PROBLEMS AND TASKS
A - In the Autism Nature Trail page, translate this sentence into Spanish: "Orientation materials will be available at the start of the Trail to provide an optimum experience during every visit."
B - Decide whether each statement below agrees with the Autism Nature Trail page: (i) the Campaign has raised $2 million so far; (ii) the Music Circle sits directly beside the trail; (iii) the obstacle course in the Meadow Run & Climb is made mainly of logs and boulders. For each, answer yes or no and quote the deciding words.
C - Pick up the Autism Nature Trail page after its final sentence and write the next part.

PAGE EXCERPT
********************
The Campaign To Build the Autism Nature Trail (The ANT) at Letchworth State Park is a public-private partnership to provide a recreational Trail within the park that allows visitors with autism and other developmental disabilities to push boundaries, explore new activities and develop skills. To date, the Campaign has raised $2 million of the projected $3.9 million needed to construct the Trail and aid in ongoing maintenance, operations and programming. The public phase of the Campaign now is active, with plans to raise the additional $1.9 million.
This exquisite schematic design is the work of the amazing team at in.site: architecture, Perry, NY.
The Trailhead Pavilion will serve a dual purpose, marking both the entry and exit for the ANT. Orientation materials will be available at the start of the Trail to provide an optimum experience during every visit. On the entrance side, a waterfall feature will attract the visitor’s attention, while offering a soothing and inviting gateway to the Trail.
The Sensory Station will captivate all of a visitor's senses in a quiet and individualized way. Collections of leaves, moss, acorns, pinecones, bark, vines, seed pods, even animal fur and fossils will be available for up-close inspection, handling and smelling. Visitors will be reminded to listen for the sounds of the forest -- the wind in the trees, singing birds, chattering squirrels.
The Sunshine Slope, a gentle maze in a sun-filled, natural opening in the woods, weaves a wide walkway through mounds of various woodland plantings of different heights. A viewing platform at the pinnacle provides a vantage point from which visitors can peer deeply into the woods or look backward from where they have come, perhaps gaining a new understanding of spatial relationships before choosing a route back to the main trail.
The Music Circle is named for its location within a circular grove of pines some distance apart from the trail. Visitors can experiment with nature-inspired instruments while being in control of sound creation and volume. An observation deck occupies the center of the space where instruments ring the area, positioned so that collaboration among individuals is possible and encouraged.
The Curiosity Corner is a space open to interpretation. Ant forms composed of boulder arrangements invite visitors to touch (or even hug), and smaller stones offer opportunities for stacking or sorting or ordering. The full story of the Corner is not yet told and depends on the imagination of all who enjoy it!
The Reflection Point offers a quiet place under a canopy of trees to listen to nature and to reflect about the natural world. Cuddle swings, gliders and alone zones will further encourage a sense of well-being, security and safety. At this half-way point on the Trail, visitors may regroup, move on or end the exploration by taking the bypass back to the Trailhead Pavilion.
The Meadow Run & Climb is a dedicated space for running, jumping, climbing, balancing, and testing strength, coordination, flexibility and confidence. New earthworks rise into serpentine berms while a running/walking path playfully follows the rising and falling contours of the landscape before emptying into an open field. Native plantings grow and change the scene throughout the seasons, and an obstacle course, made primarily of logs and boulders, follows in a tight, zig-zag formation.
The Design Area taps into visitors’ ability to manipulate materials from the Trail site. This hands-on space encourages imagination and critical thinking, using natural items to create patterns, structures and “whole worlds!”
********************
Excerpts of spatial question data
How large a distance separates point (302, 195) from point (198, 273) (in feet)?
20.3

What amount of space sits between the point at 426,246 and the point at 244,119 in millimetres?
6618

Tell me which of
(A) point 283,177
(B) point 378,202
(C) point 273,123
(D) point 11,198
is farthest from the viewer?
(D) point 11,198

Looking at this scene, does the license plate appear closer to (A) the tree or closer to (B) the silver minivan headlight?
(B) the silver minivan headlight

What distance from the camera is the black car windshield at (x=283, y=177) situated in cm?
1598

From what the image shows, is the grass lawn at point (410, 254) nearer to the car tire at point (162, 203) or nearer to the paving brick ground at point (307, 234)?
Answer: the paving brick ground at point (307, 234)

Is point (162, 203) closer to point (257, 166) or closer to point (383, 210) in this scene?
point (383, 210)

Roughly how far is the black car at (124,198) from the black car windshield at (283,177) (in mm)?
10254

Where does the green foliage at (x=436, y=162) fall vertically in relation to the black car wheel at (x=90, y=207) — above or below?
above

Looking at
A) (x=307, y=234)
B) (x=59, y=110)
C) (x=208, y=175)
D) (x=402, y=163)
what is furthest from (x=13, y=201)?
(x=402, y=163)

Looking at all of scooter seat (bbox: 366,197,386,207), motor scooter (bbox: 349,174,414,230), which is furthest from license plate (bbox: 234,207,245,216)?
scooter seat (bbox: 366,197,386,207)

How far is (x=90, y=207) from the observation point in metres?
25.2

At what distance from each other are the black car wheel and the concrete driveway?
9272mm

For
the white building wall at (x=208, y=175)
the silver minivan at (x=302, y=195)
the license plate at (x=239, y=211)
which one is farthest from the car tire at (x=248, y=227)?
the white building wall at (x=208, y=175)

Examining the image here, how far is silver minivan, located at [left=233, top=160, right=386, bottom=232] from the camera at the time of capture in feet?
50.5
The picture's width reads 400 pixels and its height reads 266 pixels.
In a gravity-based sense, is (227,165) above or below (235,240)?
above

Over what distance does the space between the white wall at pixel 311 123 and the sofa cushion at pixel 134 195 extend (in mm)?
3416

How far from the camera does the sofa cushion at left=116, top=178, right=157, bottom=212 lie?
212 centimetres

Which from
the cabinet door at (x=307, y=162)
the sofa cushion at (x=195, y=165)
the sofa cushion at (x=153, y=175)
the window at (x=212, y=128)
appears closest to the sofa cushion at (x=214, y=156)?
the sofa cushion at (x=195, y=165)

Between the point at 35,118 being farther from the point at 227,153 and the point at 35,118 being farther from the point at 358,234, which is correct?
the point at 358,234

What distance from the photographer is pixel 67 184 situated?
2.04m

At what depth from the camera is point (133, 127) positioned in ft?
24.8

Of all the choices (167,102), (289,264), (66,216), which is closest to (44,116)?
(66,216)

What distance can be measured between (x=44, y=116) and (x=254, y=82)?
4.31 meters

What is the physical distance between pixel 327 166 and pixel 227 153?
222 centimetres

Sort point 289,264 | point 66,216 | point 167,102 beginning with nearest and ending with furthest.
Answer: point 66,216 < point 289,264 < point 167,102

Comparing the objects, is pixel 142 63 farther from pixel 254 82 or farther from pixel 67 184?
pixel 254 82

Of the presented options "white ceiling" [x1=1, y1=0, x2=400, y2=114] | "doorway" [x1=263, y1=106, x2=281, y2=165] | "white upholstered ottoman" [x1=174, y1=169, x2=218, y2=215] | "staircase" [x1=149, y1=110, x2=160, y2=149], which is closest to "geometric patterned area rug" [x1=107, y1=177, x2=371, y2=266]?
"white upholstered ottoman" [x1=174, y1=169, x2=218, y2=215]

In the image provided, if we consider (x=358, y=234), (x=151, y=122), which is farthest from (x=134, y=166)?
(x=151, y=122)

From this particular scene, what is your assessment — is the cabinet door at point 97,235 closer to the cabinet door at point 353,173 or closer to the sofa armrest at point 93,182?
********************
RESPONSES BY TASK
A - Habrá materiales de orientación disponibles al comienzo del Sendero para brindar una experiencia óptima en cada visita.

B -
(i) Yes: "To date, the Campaign has raised $2 million of the projected $3.9 million"
(ii) No: "some distance apart from the trail"
(iii) Yes: "made primarily of logs and boulders"

C -
The Playful Path honors the joy of just being in the woods. Along this last stretch of the Trail is a series of twisting paths covered in different surface materials (pea gravel, mowed grass, natural soil, pine needles). Each path can be navigated in a novel way, using a variety of motor skills.
The Celebration Station, located on the exit side of the Trailhead Pavilion, marks the end of the Trail journey that has provided challenges, new experiences and -- perhaps -- a new sense of confidence. Visitors will be encouraged to express their thoughts and feelings about the Trail by writing or drawing. The message "I was here and I have a voice" allows each individual to "own" the experience of the ANT.
The Campaign to Build the Autism Nature Trail at Letchworth State Park is supported by several organizational partners within New York State, including the Natural Heritage Trust, Camp Puzzle Peace, Letchworth State Park, Perry Central School District and the New York State Office of Parks, Recreation & Historic Preservation.
We feel very fortunate to be supported by such respected individuals as autism advocate Dr. Temple Grandin, actor and activist Joe Mantegna, researcher and autism expert Dr. Amy Laurent, AutismUp Director Sarah Milko, and Head of New York City's LearningSpring School Margaret Poggi.
"I’m glad that my suggestions for the Autism Nature Trail have been integrated into the final design and overall plan. The Trailhead Pavilion as a pre-walk station is important since many autistic children need to know what they’re getting into before they will engage. Cuddle swings and gliders are good choices for movement. I understand the cost involved in providing trained staff for the Trail, but its success depends on people who are passionate about nature who will get the children engaged."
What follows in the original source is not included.